## [Given task]
Repeat each of the records below word for word.

## [Task inputs]
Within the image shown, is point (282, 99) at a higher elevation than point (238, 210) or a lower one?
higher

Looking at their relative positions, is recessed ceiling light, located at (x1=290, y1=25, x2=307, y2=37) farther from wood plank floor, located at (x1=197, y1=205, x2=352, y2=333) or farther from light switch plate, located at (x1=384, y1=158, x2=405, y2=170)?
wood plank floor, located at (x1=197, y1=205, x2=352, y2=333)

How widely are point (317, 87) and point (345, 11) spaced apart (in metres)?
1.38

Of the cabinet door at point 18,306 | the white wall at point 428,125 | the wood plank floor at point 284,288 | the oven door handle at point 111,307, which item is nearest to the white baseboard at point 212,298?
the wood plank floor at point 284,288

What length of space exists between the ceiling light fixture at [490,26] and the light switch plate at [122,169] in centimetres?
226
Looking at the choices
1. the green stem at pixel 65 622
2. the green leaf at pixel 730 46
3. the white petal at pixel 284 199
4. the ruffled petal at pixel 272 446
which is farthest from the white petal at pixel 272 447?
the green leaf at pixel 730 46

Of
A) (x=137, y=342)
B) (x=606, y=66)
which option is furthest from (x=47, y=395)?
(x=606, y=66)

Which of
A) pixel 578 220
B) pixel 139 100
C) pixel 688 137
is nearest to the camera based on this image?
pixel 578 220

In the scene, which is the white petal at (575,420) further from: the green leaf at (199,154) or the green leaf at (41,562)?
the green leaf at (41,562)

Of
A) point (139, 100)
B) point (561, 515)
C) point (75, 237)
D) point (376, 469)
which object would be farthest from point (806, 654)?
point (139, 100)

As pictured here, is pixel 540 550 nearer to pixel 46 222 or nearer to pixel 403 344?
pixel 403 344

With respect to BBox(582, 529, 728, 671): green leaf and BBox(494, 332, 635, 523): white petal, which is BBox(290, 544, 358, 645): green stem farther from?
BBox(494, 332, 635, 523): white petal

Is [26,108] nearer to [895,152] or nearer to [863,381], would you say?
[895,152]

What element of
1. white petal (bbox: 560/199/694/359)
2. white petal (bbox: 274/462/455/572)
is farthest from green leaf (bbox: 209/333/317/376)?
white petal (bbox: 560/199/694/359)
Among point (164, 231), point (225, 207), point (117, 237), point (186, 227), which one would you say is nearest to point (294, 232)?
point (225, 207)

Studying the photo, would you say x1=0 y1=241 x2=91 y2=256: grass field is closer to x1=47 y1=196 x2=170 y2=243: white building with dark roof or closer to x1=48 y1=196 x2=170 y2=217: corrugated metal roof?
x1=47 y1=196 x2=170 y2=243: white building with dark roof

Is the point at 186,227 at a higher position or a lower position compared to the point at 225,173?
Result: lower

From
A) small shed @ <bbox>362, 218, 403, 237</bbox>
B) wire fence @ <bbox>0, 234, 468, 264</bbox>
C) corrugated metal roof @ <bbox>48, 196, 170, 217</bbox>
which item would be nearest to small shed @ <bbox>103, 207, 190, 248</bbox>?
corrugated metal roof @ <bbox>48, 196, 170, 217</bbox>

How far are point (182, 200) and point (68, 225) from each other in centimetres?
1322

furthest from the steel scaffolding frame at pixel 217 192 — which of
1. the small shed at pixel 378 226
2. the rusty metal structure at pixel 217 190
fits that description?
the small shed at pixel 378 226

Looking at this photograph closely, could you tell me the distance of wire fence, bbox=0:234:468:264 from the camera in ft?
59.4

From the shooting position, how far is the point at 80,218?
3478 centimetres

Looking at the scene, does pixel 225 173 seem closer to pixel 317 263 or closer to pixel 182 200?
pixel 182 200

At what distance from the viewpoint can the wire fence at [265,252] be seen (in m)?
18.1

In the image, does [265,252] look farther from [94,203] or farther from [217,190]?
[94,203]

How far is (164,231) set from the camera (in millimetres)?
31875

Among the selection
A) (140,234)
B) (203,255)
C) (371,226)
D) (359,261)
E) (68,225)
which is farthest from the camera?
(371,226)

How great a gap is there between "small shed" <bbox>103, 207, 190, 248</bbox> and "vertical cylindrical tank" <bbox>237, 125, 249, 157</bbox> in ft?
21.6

## [Finished answer]
Within the image shown, is point (282, 99) at a higher elevation than point (238, 210) or a lower one?
higher

Looking at their relative positions, is recessed ceiling light, located at (x1=290, y1=25, x2=307, y2=37) farther from wood plank floor, located at (x1=197, y1=205, x2=352, y2=333) or farther from light switch plate, located at (x1=384, y1=158, x2=405, y2=170)?
wood plank floor, located at (x1=197, y1=205, x2=352, y2=333)

How widely are point (317, 87) and point (345, 11) spaced apart (in metres)?
1.38

Of the cabinet door at point 18,306 | the white wall at point 428,125 | the wood plank floor at point 284,288 | the oven door handle at point 111,307, which item is nearest to the white baseboard at point 212,298?
the wood plank floor at point 284,288

What length of space exists between the ceiling light fixture at [490,26] and the light switch plate at [122,169] in centimetres?
226
Looking at the choices
1. the green stem at pixel 65 622
2. the green leaf at pixel 730 46
3. the white petal at pixel 284 199
4. the ruffled petal at pixel 272 446
which is farthest from the white petal at pixel 272 447?
the green leaf at pixel 730 46

Of
A) (x=137, y=342)
B) (x=606, y=66)
which option is furthest from (x=47, y=395)?
(x=606, y=66)

Which of
A) pixel 578 220
B) pixel 139 100
C) pixel 688 137
is nearest to the camera based on this image?
pixel 578 220

In the scene, which is the white petal at (575,420) further from: the green leaf at (199,154) or the green leaf at (41,562)?
the green leaf at (41,562)

Of
A) point (139, 100)
B) point (561, 515)
C) point (75, 237)
D) point (376, 469)
which object would be farthest from point (806, 654)?
point (139, 100)

As pictured here, is pixel 540 550 nearer to pixel 46 222 or nearer to pixel 403 344?
pixel 403 344

With respect to BBox(582, 529, 728, 671): green leaf and BBox(494, 332, 635, 523): white petal, which is BBox(290, 544, 358, 645): green stem farther from?
BBox(494, 332, 635, 523): white petal

Is [26,108] nearer to [895,152] or nearer to [863,381], would you say?
[895,152]

What element of
1. white petal (bbox: 560/199/694/359)
2. white petal (bbox: 274/462/455/572)
is farthest from green leaf (bbox: 209/333/317/376)?
white petal (bbox: 560/199/694/359)
Among point (164, 231), point (225, 207), point (117, 237), point (186, 227), which one would you say is nearest to point (294, 232)?
point (225, 207)

Studying the photo, would you say x1=0 y1=241 x2=91 y2=256: grass field is closer to x1=47 y1=196 x2=170 y2=243: white building with dark roof or closer to x1=48 y1=196 x2=170 y2=217: corrugated metal roof?
x1=47 y1=196 x2=170 y2=243: white building with dark roof

Is the point at 186,227 at a higher position or a lower position compared to the point at 225,173?
Result: lower

From
A) small shed @ <bbox>362, 218, 403, 237</bbox>
B) wire fence @ <bbox>0, 234, 468, 264</bbox>
C) corrugated metal roof @ <bbox>48, 196, 170, 217</bbox>
which item would be nearest to small shed @ <bbox>103, 207, 190, 248</bbox>?
corrugated metal roof @ <bbox>48, 196, 170, 217</bbox>

How far are point (182, 200) and point (68, 225) from each other in centimetres?
1322

furthest from the steel scaffolding frame at pixel 217 192 — which of
1. the small shed at pixel 378 226
2. the rusty metal structure at pixel 217 190
fits that description?
the small shed at pixel 378 226

Looking at this photograph closely, could you tell me the distance of wire fence, bbox=0:234:468:264 from the camera in ft?
59.4

From the shooting position, how far is the point at 80,218?
3478 centimetres

Looking at the scene, does pixel 225 173 seem closer to pixel 317 263 or closer to pixel 182 200?
pixel 182 200

At what distance from the viewpoint can the wire fence at [265,252] be seen (in m)?
18.1

In the image, does [265,252] look farther from [94,203] or farther from [217,190]?
[94,203]

How far is (164,231) set from the camera (in millimetres)?
31875

Among the selection
A) (140,234)
B) (203,255)
C) (371,226)
D) (359,261)
E) (68,225)
which is farthest from the camera?
(371,226)

How great a gap is there between "small shed" <bbox>103, 207, 190, 248</bbox> and "vertical cylindrical tank" <bbox>237, 125, 249, 157</bbox> in ft?
21.6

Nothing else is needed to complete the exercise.